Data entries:

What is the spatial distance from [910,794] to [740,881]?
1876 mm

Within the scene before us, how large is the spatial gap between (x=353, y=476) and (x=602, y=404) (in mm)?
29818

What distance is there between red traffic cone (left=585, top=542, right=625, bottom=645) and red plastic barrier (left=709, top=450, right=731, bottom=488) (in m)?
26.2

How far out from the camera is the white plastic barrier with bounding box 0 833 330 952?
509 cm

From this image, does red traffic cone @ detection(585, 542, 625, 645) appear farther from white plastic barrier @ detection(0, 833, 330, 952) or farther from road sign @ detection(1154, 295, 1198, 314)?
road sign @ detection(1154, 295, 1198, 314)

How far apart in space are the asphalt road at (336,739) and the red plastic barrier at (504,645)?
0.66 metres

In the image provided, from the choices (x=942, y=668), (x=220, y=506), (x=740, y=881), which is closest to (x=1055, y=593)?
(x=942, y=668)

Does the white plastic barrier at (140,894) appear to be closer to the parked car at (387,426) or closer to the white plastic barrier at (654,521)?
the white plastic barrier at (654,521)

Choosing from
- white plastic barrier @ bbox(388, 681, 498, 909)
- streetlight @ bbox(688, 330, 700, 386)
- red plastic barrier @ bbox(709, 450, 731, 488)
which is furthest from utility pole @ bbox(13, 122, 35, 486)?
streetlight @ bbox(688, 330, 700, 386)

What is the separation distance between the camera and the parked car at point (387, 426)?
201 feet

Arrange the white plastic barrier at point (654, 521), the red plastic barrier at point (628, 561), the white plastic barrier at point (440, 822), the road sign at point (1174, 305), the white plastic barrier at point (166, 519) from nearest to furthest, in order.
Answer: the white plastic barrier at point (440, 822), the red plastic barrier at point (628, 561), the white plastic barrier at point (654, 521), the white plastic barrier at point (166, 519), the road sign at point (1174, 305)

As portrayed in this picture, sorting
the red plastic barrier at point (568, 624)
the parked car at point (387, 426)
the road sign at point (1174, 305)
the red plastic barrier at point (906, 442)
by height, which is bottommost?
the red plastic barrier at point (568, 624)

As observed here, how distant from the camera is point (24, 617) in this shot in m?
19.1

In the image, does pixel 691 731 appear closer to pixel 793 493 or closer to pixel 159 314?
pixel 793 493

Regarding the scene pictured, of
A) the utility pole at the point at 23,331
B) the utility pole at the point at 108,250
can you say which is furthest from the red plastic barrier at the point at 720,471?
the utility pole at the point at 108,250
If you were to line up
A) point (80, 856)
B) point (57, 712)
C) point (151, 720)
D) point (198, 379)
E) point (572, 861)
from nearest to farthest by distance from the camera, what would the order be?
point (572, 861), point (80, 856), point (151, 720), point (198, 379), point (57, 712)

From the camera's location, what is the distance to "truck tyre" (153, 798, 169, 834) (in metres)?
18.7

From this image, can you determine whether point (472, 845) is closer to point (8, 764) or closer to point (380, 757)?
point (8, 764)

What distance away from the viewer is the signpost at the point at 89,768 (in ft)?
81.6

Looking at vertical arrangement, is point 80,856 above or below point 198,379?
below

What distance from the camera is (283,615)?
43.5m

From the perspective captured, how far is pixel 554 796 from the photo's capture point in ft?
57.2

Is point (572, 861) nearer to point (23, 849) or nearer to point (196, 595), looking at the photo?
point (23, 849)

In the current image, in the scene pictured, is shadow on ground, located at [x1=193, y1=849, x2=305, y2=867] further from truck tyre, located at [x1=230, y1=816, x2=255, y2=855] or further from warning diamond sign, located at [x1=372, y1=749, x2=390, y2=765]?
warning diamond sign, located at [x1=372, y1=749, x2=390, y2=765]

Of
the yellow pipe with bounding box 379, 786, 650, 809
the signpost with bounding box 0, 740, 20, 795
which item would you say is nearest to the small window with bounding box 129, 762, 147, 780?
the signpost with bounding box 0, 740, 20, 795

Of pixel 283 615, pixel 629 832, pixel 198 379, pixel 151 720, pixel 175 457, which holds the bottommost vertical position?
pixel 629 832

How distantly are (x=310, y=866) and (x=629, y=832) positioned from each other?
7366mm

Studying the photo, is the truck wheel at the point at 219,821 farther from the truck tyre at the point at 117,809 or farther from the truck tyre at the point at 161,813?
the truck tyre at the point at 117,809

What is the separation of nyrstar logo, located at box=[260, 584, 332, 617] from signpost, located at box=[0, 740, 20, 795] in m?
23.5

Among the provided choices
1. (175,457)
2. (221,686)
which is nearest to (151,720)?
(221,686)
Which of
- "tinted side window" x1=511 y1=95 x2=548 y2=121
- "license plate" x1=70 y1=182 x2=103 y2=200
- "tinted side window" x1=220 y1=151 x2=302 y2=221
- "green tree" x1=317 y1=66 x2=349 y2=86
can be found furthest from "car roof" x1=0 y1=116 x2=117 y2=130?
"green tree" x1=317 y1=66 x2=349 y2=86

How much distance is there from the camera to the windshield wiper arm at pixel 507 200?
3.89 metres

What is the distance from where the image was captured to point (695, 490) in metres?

#### [The request]
Restate the listing in full, word for word.

#### [Answer to the exercise]
What is the spatial distance from [910,794] to [740,881]?
1876 mm

Within the scene before us, how large is the spatial gap between (x=353, y=476) and (x=602, y=404) (in mm)?
29818

What distance is there between red traffic cone (left=585, top=542, right=625, bottom=645) and red plastic barrier (left=709, top=450, right=731, bottom=488) (in m)?
26.2

How far out from the camera is the white plastic barrier with bounding box 0 833 330 952?
509 cm

From this image, does red traffic cone @ detection(585, 542, 625, 645) appear farther from white plastic barrier @ detection(0, 833, 330, 952) or farther from road sign @ detection(1154, 295, 1198, 314)?
road sign @ detection(1154, 295, 1198, 314)

How far apart in space are the asphalt road at (336,739) and the red plastic barrier at (504,645)?
0.66 metres

In the image provided, from the choices (x=942, y=668), (x=220, y=506), (x=740, y=881), which is closest to (x=1055, y=593)?
(x=942, y=668)

Does the white plastic barrier at (140,894) appear to be closer to the parked car at (387,426) or closer to the white plastic barrier at (654,521)?
the white plastic barrier at (654,521)

Choosing from
- white plastic barrier @ bbox(388, 681, 498, 909)
- streetlight @ bbox(688, 330, 700, 386)
- red plastic barrier @ bbox(709, 450, 731, 488)
which is furthest from utility pole @ bbox(13, 122, 35, 486)?
streetlight @ bbox(688, 330, 700, 386)

What is the separation distance between the camera and the parked car at point (387, 426)?
201 feet

Arrange the white plastic barrier at point (654, 521), the red plastic barrier at point (628, 561), the white plastic barrier at point (440, 822), the road sign at point (1174, 305), the white plastic barrier at point (166, 519) from nearest to furthest, in order.
Answer: the white plastic barrier at point (440, 822), the red plastic barrier at point (628, 561), the white plastic barrier at point (654, 521), the white plastic barrier at point (166, 519), the road sign at point (1174, 305)

As portrayed in this picture, sorting
the red plastic barrier at point (568, 624)
the parked car at point (387, 426)
the road sign at point (1174, 305)
the red plastic barrier at point (906, 442)
by height, which is bottommost?
the red plastic barrier at point (568, 624)

As observed here, how distant from the camera is point (24, 617) in this shot in m?
19.1

In the image, does pixel 691 731 appear closer to pixel 793 493 or closer to pixel 159 314?
pixel 793 493

Regarding the scene pictured, of
A) the utility pole at the point at 23,331
B) the utility pole at the point at 108,250
can you say which is furthest from the red plastic barrier at the point at 720,471?
the utility pole at the point at 108,250
If you were to line up
A) point (80, 856)
B) point (57, 712)
C) point (151, 720)
D) point (198, 379)
E) point (572, 861)
from nearest to farthest by distance from the camera, what would the order be?
point (572, 861), point (80, 856), point (151, 720), point (198, 379), point (57, 712)

From the camera's location, what is the distance to "truck tyre" (153, 798, 169, 834) (in metres)?
18.7

From this image, can you determine whether point (472, 845) is closer to point (8, 764) or closer to point (380, 757)?
point (8, 764)

What distance away from the viewer is the signpost at the point at 89,768 (in ft)?
81.6

Looking at vertical arrangement, is point 80,856 above or below point 198,379?
below

What distance from the camera is (283,615)?
43.5m

From the perspective captured, how far is pixel 554 796 from the photo's capture point in ft?
57.2

Is point (572, 861) nearer to point (23, 849) or nearer to point (196, 595), looking at the photo?
point (23, 849)

In the current image, in the scene pictured, is shadow on ground, located at [x1=193, y1=849, x2=305, y2=867] further from truck tyre, located at [x1=230, y1=816, x2=255, y2=855] or further from warning diamond sign, located at [x1=372, y1=749, x2=390, y2=765]?
warning diamond sign, located at [x1=372, y1=749, x2=390, y2=765]

Of
the yellow pipe with bounding box 379, 786, 650, 809
the signpost with bounding box 0, 740, 20, 795
which item would you say is nearest to the small window with bounding box 129, 762, 147, 780?
the signpost with bounding box 0, 740, 20, 795

Of pixel 283 615, pixel 629 832, pixel 198 379, pixel 151 720, pixel 175 457, which holds the bottommost vertical position?
pixel 629 832

How distantly are (x=310, y=866) and (x=629, y=832) positioned from each other?
7366mm

Studying the photo, is the truck wheel at the point at 219,821 farther from the truck tyre at the point at 117,809 or farther from the truck tyre at the point at 161,813?
the truck tyre at the point at 117,809

What is the separation of nyrstar logo, located at box=[260, 584, 332, 617] from signpost, located at box=[0, 740, 20, 795] in m?
23.5

Among the provided choices
1. (175,457)
2. (221,686)
which is nearest to (151,720)?
(221,686)
Which of
- "tinted side window" x1=511 y1=95 x2=548 y2=121
- "license plate" x1=70 y1=182 x2=103 y2=200
- "tinted side window" x1=220 y1=151 x2=302 y2=221
- "green tree" x1=317 y1=66 x2=349 y2=86
can be found furthest from "car roof" x1=0 y1=116 x2=117 y2=130?
"green tree" x1=317 y1=66 x2=349 y2=86

How much distance is there from the camera to the windshield wiper arm at pixel 507 200?
3.89 metres

What is the distance from where the image was captured to point (695, 490) in metres?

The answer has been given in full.